Alameda has plenty of tiny side streets, and it's pretty hard to check them all for potential DOTS cars. However, I spotted what appeared to be an early-50s VW Transporter down one such street, and though the VW turned out to be a garden-variety mid-60s specimen, I found this crusty old soldier parked next door.
The history of the World War II Jeep is complicated enough that I started wasting a lot of time tracking down all sorts of interesting tangents; the basic deal here is that Ford contracted to build a vehicle designed (mostly) by Willys-Overland.
And build them Ford did, cranking out almost 300,000 GPWs by the end of the war.
Plenty of Jeeps got trashed in combat, plenty more got shipped to the Red Army (whose soldiers would be issued one-way tickets to the Gulag if they expressed too much admiration for such fruits of exploitative capitalism), but vast quantities survived the war to be sold cheap to American civilians.

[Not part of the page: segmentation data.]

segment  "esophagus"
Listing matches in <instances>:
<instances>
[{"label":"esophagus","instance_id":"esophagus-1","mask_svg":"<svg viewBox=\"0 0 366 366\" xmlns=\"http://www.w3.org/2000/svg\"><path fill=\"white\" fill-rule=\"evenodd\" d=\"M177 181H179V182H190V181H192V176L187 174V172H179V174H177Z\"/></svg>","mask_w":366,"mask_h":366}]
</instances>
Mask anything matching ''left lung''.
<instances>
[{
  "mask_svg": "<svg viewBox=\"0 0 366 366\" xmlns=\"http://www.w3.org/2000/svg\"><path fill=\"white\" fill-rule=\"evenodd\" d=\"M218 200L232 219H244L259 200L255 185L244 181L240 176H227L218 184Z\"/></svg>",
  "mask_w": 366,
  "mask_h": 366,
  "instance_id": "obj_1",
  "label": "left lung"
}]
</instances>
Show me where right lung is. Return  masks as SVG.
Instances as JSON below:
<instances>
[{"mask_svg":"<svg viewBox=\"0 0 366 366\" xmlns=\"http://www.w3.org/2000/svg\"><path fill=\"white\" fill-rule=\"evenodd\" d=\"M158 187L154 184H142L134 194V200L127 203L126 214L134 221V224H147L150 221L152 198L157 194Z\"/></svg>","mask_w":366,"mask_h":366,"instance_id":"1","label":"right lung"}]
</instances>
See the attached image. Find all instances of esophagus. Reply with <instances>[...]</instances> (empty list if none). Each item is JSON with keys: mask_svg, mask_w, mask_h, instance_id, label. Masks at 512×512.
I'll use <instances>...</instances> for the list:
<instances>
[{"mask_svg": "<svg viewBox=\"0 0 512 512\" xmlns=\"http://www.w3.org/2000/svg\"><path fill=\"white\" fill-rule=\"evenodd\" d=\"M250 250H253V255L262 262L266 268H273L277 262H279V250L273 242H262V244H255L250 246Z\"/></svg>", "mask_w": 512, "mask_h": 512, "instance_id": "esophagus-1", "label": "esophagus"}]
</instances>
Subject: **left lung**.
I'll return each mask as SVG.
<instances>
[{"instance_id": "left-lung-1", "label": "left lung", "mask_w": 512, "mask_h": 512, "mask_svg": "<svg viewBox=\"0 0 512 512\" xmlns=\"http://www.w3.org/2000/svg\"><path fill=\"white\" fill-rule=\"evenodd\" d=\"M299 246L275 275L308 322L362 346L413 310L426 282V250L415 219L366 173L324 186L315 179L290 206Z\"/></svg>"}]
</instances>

This one's been given the rollbar/big-tire treatment, and it wouldn't come as a shock to find the engine has been upgraded as well.
Hell yes, it has a winch!
I haven't seen this Jeep in motion, but it's clearly owned by someone who uses it, no doubt for occasional camping trips in the Sierras and such.
The German Army gas cans are a nice touch- hey, whatever's cheapest at the surplus store!
And check out the CB radio. 10-4, good buddy!